Niflheim is one of the nine worlds in norse mythology, or rather, cosmology. The nine worlds are connected by Yggdrasil, a giant ash tree located at the centre of the norse universe, Asgard. Niflheim is part of the underworld, at the bottom of the tree trunk, at the end of one of the roots.
According to the Gylfaginnir, Snorri Sturluson’s writings on the Creation, it all started with ice and fire. On the one hand, Niflheim, a world of eternal permafrost and fog, and on the other Muspellsheim, an ocean of flames. Between these worlds laid a vast void, a bottomless pit carrying the name Ginnungagap. It was within this void life began.
As heat and cold started interacting, the snow started melting. An immense shape came together, awoken by the flames. It’s name was Ymer, the largest creature ever to have been given life. But the water also created another being, a huge cow named Audhumla. Rivers of milk from her teets was able to feed Ymer. Strangely enough, Audhumla began to lick the salty and frosted stones that surrounded her and Ymer. The cow discovered strains of hair as it licked, and soon a face started emerging from the rock. As days went by, Audhumla had released a large man from the rocks. His name was Bure, the forefather of all the gods.
The giant Ymer made his own children. From his perspiration while sleeping, he gave birth to a man and a woman in his armpit. Then his feet started mating, and bore a son with six heads. His line of descendants would be known as the jotuns, or trolls if you like. The children of Ymer lived in harmony together, as they copulated and produced offspring. Odin was the grandson of Bure, the child of Bor and the jotun Bestla.

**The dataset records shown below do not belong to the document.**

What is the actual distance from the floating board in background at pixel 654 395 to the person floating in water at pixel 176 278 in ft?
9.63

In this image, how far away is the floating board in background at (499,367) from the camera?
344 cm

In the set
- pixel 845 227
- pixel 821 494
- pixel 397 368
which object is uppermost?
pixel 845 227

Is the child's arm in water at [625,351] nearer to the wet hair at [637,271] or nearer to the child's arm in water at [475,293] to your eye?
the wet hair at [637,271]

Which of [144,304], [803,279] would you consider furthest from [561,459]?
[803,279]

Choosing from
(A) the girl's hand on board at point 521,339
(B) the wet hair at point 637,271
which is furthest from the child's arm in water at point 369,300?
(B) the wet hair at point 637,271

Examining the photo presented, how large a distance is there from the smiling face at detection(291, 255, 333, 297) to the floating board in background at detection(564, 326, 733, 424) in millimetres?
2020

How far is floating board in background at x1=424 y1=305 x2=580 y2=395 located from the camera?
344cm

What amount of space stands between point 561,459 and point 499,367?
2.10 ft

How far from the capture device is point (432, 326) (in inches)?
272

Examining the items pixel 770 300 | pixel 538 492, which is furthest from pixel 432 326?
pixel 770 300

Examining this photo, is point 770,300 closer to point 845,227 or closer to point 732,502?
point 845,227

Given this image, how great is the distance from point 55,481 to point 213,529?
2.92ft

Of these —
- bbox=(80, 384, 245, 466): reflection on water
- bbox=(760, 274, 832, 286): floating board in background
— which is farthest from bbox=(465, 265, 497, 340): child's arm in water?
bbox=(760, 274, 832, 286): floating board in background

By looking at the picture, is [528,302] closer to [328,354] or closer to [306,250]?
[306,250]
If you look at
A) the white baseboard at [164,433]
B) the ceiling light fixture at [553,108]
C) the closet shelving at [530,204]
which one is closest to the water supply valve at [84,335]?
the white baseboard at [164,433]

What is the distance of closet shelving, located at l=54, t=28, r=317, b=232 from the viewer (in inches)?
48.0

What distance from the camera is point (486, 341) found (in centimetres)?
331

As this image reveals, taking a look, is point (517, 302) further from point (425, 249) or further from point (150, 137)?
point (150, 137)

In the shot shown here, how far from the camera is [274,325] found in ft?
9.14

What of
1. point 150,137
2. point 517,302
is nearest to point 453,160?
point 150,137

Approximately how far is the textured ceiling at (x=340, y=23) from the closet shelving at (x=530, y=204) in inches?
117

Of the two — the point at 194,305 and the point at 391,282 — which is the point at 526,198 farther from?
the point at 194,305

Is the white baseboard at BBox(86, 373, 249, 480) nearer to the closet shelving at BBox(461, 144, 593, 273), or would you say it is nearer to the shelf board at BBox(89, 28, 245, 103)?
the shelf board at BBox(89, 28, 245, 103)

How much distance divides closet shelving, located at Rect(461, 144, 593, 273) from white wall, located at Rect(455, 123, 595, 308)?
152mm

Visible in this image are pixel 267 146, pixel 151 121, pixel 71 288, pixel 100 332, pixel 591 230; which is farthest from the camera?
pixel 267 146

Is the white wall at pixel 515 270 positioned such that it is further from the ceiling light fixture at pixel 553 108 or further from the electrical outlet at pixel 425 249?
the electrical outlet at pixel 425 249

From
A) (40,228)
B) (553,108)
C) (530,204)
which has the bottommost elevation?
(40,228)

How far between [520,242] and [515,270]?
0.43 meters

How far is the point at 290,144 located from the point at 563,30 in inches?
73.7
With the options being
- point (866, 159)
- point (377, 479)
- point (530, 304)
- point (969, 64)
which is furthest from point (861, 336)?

But the jotuns just kept breeding, and soon they were everywhere. Odin, assisted by his brothers Vile and Ve, rioted against Ymer and his kin. A mighty struggle ensued, but they were able to kill the giant. A tsunami of blood flooded the Aesir’s enemies, and drowned all except two. It seems that even the cow was flushed down the drain of Ginnungagap. The Aesir went on to drag Ymer over the gap, thus plumbing it. Odin and his brothers are then shaping the world upon his corpse.
His blood becomes the ocean, his meat is the land, his bones are made into rocks and mountains and his hair are the basis for grass and trees. They even use his brains for clouds. And the sky? It’s the interior of Ymers cranium. And the stars at night are small flares captured from Muspellsheim. Worms emerged from the dead body, and they were the origin of dwarves. Four of them are chosen to support the massive skull, and their names are North, West, East and South. The world was disc-shaped, with a centralized landmass, surrounded by water.
In the beginning, all was thundra and forest – but the Aesir changed the land according to their tastes. Once, while Odin and his brothers wandered along the shores, they came across two wooden trunks. For some reason, the aesir gave them life, and thus created the first humans. Ask and Embla. They installed the couple in Midgard, the world of men, and created the world of gods as well, Asgard, a heavily fortified castle – only accessible through a bridge, the rainbow Bifrost. Asgard was placed in the very middle of the world, in the center of Midgard. Here they planted the tree known as Yggdrasil, and as long as the branches and leaves were healthy, the world would remain. The Aesir also raised defensive walls around Midgard. Who knew what evil lurked beyond it’s border? The lands of Utgard and Jotunheim was inhabitated by the foul jotuns and trolls.